In California, the data have provided a different story, with IEs fueling intra-party competition among Democrats most of all. “IEs raised or spent $30.9 million in Democrat-vs-Democrat campaigns and $10.1 million in Republican-vs-Republican campaigns,” Forward Observer calculated.

Notably, the findings underscored earlier research on the impact of IEs in California’s “jungle” primaries. As CalWatchdog.com previously reported:

“Out of 52 same-party races across elections for California’s state Senate, Assembly and House of Representatives, Democrats faced Democrats in 36 contests, while Republicans went head to head in 16 match-ups. Democrats poured $69 million into those three dozen races, while Republican totals reached just over $20 million, according to information drawn from the offices of the state Fair Political Practices Commission and the Secretary of State’s Office, as well as the Federal Election Commission.”

A consistent pattern

Lest analysts think that IEs have distorted other prevailing trends in campaign spending, Forward Observer’s calculations also revealed that money raised or spent by campaign committees themselves also fit the pattern followed by IEs.

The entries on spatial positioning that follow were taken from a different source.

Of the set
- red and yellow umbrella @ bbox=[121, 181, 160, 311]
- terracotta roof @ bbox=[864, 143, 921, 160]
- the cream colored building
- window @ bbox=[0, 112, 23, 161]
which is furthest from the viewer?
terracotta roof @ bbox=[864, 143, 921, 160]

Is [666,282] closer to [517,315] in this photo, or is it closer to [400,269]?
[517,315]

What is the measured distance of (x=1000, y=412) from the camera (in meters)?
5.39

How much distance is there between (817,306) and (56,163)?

Campaign committees, Forward Observer noted, were responsible for “$72.4 million in Democrat-vs-Democrat campaigns and $21.6 million in Republican-vs-Republican campaigns. This was true across both election cycles and across all three chambers – the California Assembly, Senate, and the U.S. House of Representatives.”

Since its passage in 2010, the Top Two system still has run through only two election cycles. But so far, it has fulfilled proponents’ prediction that formerly one-party races, in which the November election was a mere formality, would be replaced by tough competition between two candidates from the same party.